There's a new paper out that does something unique: it compares the screening libraries of two large drug companies, both of which agreed to open their books to each other (up to a point) for the exercise. The closest analog that I know of is when Bayer merged with/bought Schering AG, and the companies published on the differences between the two compound collections as they worked on merging them. (As a sideline, I hope that they've culled some of the things that were in that collection when I worked there. I actually had a gallery of horrible compounds from the files that I kept around to amaze people - it was hard to come up with a functional group that wasn't represented somewhere). That combined Bayer collection 2.75 million compounds) has now been compared with AstraZeneca's (1.4 million compounds). The two of them have clearly been exploring precompetitive collaboration in high-throughput screening, and trying to figure out how much there is to gain.
The first question that comes to mind is how the companies managed this - after all, you wouldn't want another outfit to actually stroll through your structures. They used 2-D fingerprints to get around this problem, the ECFP4 system, to be exact. That's a descriptor that gives a lot of structural information without being reversible; you can't reassemble the actual compound from the fingerprint.
So what's in these collections, and how much do the two overlap? I think that the main take-away from the paper is the answer to the second question, which is "Not as much as you'd think". Using Tanimoto similarity calculations (ratio of the intersecting set to the union set) for all those molecular fingerprints (with a cutoff of 0.70 for "similar"), they found that about 144,000 compounds in the Bayer collection seem to be duplicated in the AstraZeneca collection. Not surprisingly, these turned out to be commercially available; they'd been bought from the same vendors, most likely. That's not much!
Considering that all pharmaceutical companies can access the same external vendors this number is certainly lower than expected. There are 290K compounds that are not identical but very similar between both databases, with nearest neighbors with Tanimoto values in the range of 0.7–1.0. In a joint HTS campaign this would lead to a higher coverage of the chemical space in SAR exploration. The remaining 2.3M compounds of the Bayer collection have no similar compounds in the AstraZeneca collection, as is reflected in nearest neighbors with Tanimoto values ≤0.7. Thus, a practical interpretation is that AstraZeneca would extend their available chemical space with 2.3M novel, distinct chemical entities by testing the Bayer Pharma AG collection in a HTS campaign, provided that intellectual property issues could be resolved.

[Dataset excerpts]

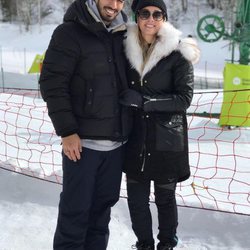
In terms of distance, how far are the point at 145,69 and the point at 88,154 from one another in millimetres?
539

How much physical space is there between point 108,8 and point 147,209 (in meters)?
1.15

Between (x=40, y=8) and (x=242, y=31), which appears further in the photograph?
(x=40, y=8)

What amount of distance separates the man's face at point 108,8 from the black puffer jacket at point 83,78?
7cm

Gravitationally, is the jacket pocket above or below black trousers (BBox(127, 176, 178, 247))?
above

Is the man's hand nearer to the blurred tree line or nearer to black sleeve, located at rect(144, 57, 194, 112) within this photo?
black sleeve, located at rect(144, 57, 194, 112)

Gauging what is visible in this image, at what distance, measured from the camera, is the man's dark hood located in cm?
201

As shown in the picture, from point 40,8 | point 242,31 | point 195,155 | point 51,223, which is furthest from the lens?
point 40,8

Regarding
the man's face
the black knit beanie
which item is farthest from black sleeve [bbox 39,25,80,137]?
the black knit beanie

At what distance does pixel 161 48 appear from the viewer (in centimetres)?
214

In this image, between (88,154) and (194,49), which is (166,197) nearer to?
(88,154)

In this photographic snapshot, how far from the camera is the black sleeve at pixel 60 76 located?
1982 millimetres

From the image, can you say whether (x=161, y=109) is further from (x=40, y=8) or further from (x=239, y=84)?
(x=40, y=8)

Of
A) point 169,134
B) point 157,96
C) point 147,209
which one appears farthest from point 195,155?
point 157,96

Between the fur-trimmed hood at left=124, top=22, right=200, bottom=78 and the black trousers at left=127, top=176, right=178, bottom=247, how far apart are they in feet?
2.15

▸ WORK INSTRUCTION 1
In the screening-library passage, which 2-D fingerprint system did the companies use to compare their collections?
▸ WORK INSTRUCTION 2
List every compound count that the screening-library passage gives.
▸ WORK INSTRUCTION 3
Rewrite the screening-library passage starting with "The first question" and going on through "from the fingerprint.", swapping "descriptor" for "representation".

▸ ANSWER 1
ECFP4

▸ ANSWER 2
2.75 million, 1.4 million, about 144,000, 290K, 2.3M

▸ ANSWER 3
The first question that comes to mind is how the companies managed this - after all, you wouldn't want another outfit to actually stroll through your structures. They used 2-D fingerprints to get around this problem, the ECFP4 system, to be exact. That's a representation that gives a lot of structural information without being reversible; you can't reassemble the actual compound from the fingerprint.